Hell-bent on natural pregnancy

I wanted to solve my fertility issues without hormones or high-tech meds. I had no idea how unnatural this would be

Published April 26, 2012 12:00AM (EDT)

I’m not exactly the woo-woo type. I eat meat, shave my armpits, and Birkenstocks don’t fit my feet. But the year I turned 35, I went a little nuts in the New Age department. My husband, Ron, and I had crossed the three-year mark of trying to conceive. So far, our fertility journey had amounted to one miscarriage and countless trips to the doctor. Tests all showed the same thing: Ron had Super Sperm; I had a luteal phase defect. Every month, my period started too early and lasted too long. It’s difficult for a fertilized egg to implant in a uterus that’s constantly shedding its lining.

Attempts to fix my cycle didn’t work. Over time, my bleeding worsened. That’s when my fertility specialist recommended in vitro fertilization. IVF, he said, would allow him to “toy around” with my hormones. As he explained how many types of drugs he planned to inject in my body, I nodded politely while screaming no way inside my head. I was skeptical of high-tech baby-making measures. All that medication didn’t appeal, for one thing. Neither did the odds: I’d seen friends go through multiple failed rounds of IVF (chances are about one in three). From what I could tell, the stress of IVF wreaked havoc on relationships. Couples pillaged their savings and retirement accounts (the procedure is $15,000 a pop). I figured if traditional medicine wasn’t for me, perhaps I could cure my infertility a more traditional way, by changing what I ate and how I lived.

__________

ACTIVITY 1 ▸
Decide whether each statement agrees with the natural pregnancy essay: (a) the writer and Ron had been trying to conceive for three years or more; (b) the tests found a problem with Ron; (c) the chances of IVF working are about one in three. Answer yes or no for each, quoting the deciding words.
ACTIVITY 2 ▸
Write out the natural pregnancy essay word for word, everything from "Hell-bent on natural" down to "2012 12:00AM (EDT)".

(Collected data entries)

__________

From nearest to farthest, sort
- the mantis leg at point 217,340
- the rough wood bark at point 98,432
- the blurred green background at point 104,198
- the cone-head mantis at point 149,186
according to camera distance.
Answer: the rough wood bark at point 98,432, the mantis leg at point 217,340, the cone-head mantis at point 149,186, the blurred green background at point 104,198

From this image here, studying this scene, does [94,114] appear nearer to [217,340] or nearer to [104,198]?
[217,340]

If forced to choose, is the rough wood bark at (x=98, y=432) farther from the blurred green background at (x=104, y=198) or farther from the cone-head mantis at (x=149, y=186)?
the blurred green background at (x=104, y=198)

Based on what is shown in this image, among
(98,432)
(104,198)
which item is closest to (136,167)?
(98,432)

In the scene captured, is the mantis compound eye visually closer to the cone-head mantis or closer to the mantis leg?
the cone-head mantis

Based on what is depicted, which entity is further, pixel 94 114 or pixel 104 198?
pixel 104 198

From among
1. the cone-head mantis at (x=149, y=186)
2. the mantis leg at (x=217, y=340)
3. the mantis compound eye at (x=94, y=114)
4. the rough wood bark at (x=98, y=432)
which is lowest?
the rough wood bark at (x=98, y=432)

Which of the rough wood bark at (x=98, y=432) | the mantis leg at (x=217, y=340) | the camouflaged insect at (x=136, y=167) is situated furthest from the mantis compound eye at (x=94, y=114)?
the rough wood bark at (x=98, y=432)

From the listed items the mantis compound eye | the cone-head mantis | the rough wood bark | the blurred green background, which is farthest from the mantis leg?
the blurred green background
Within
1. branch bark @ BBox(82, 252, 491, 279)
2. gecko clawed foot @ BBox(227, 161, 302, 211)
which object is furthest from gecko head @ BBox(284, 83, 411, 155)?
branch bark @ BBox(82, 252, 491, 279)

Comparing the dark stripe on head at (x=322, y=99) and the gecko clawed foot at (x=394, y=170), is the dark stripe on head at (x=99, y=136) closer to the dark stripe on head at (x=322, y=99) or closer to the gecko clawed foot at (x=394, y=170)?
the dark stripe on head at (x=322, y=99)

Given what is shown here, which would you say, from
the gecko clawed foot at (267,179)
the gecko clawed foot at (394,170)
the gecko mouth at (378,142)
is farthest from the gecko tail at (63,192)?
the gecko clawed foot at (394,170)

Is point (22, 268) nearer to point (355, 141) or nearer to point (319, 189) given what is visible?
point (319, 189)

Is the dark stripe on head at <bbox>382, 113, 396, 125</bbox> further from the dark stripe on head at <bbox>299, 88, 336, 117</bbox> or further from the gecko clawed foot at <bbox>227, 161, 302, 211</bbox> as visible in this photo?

__________

WRITTEN SOLUTION 1 ▸
(a) Yes: "had crossed the three-year mark of trying to conceive"
(b) No: "Ron had Super Sperm; I had a luteal phase defect"
(c) Yes: "chances are about one in three"

WRITTEN SOLUTION 2 ▸
Hell-bent on natural pregnancy

I wanted to solve my fertility issues without hormones or high-tech meds. I had no idea how unnatural this would be

Published April 26, 2012 12:00AM (EDT)